Intenso e stimolante, bravo. Se per caso non l'avessi già fatto, goditi il meraviglioso Inside Out della Disney-Pixar, che ha un messaggio assai simile al tuo.
Grazie mille, sei gentilissima! Ti confesso che ancora non l'ho visto e che è un pò che mi riprometto di farlo, nei prossimi giorni rimedierò! Grazie per esser passata di qua, mi fa sempre un piacere immenso!
Condivido totalmente, purtroppo viviamo in una cultura che non sa più relazionarsi con il dolore e più in generale con gli stati interiori psichici; e nell'aspirazione ad essere perfetti si finisce per negarli avendo però come risultato di rendere questi stati ancora più forti e quindi dannosi per l'individuo.
Ciao, grazie mille per esser passato di qua, mi fa molto piacere! Sai io credo che l'accettazione, vista nell'accezione positiva che descrivo nel post, sia fondamentale e serva per riuscire a fare quel salto di qualità che porta ad una crescita personale a tuttotondo.

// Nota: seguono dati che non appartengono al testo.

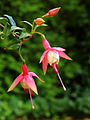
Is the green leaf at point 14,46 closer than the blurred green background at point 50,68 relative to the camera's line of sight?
Yes

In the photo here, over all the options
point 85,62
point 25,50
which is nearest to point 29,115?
point 25,50

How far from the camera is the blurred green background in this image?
2920mm

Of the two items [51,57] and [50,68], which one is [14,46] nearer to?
[51,57]

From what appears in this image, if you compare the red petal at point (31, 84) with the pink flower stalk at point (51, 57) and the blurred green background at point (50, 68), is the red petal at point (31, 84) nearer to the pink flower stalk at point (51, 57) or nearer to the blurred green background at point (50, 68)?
the pink flower stalk at point (51, 57)

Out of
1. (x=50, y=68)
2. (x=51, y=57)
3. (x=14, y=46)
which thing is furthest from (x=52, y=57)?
(x=50, y=68)

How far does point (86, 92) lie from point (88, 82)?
142mm

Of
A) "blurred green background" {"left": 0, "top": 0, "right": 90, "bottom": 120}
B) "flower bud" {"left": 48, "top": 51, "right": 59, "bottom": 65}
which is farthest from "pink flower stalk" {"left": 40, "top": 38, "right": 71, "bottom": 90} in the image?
"blurred green background" {"left": 0, "top": 0, "right": 90, "bottom": 120}

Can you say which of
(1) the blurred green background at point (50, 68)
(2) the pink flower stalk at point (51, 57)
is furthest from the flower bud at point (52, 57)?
(1) the blurred green background at point (50, 68)

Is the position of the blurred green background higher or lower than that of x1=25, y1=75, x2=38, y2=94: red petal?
lower

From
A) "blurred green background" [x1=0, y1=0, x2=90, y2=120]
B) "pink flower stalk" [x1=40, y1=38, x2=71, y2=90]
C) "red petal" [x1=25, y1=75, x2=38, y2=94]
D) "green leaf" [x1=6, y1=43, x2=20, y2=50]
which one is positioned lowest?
"blurred green background" [x1=0, y1=0, x2=90, y2=120]

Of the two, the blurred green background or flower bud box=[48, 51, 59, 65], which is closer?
flower bud box=[48, 51, 59, 65]

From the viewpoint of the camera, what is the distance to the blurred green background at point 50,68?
292 cm

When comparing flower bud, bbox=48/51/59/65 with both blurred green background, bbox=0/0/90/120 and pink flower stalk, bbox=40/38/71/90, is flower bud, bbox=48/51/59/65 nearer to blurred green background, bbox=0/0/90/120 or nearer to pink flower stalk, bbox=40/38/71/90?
pink flower stalk, bbox=40/38/71/90

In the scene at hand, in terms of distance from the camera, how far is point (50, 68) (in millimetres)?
3344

Inoltre penso anche che ogni stato sia collegato in maniera indissolubile con il suo contrario e se stessimo sempre bene, ad un certo punto, non riusciremmo nemmeno a riconoscere semplicemente il concetto di bene :-)
Molto interessante.
La società moderna corre e non ci si può fermare a contemplare il dolore, accettarlo e conviverci.
Meglio una pasticca, che ti rimette in carreggiata.. per fare cosa poi? Provocarti altro stress, dolore.. perchè spesso i farmaci non curano il la causa del dolore ma riducono la percezione dello stesso.
Mi sono concentrato solo su una parte del tuo post, perchè è quella che più mi ha fatto riflettere.
Ciao miti! grazie mille per esser passato di qua e per aver condiviso il tuo pensiero! Quella parte è per me molto importante e la penso come te, i farmaci spesso sono un vero e proprio palliativo; in passato mi sono reso conto che il mal di testa mi andava via semplicemente meditando un pò, non perchè sia curativa ma perché, a mio modo di vedere, il dolore come lo stress come tutto nella vità è gestibile e controllabile....qualcuno diceva domina la tua mente e dominerai l'universo e credo che sia vero, a patto che per dominare la mente non ci si debba impasticcare per ridursi come zombie.
Già... in un commento a un altro post parlavo di come in passato io abbia sofferto di stress con le relative conseguenze e ne sia uscito lavorando sulla radice dello stress e non impasticcandomi.
E per questo hai tutta la mia stima! Io sono convinto che pasticche e pasticchine magari non si possono eliminare del tutto in alcune circostante ma comunque possono essere ridotte davvero al minimo indispensabile ed essere assunte solo in gravi situazioni. Inoltre credo che la soglia di sopportazione dello stress possa esser via via alzata e secondo me a livello lavorativo e non solo può essere una qualità importante, se io dovessi scegliere un collaboratore sicuramente opterei perla persona che sotto alti livelli di stress riesce ad avere il controllo di se stesso ed a prendere lucide decisioni. Grazie grazie per i commenti e per aver portato la tua esperienza! Adoro chiacchierare ed interagire mi da sempre uno spunto in più.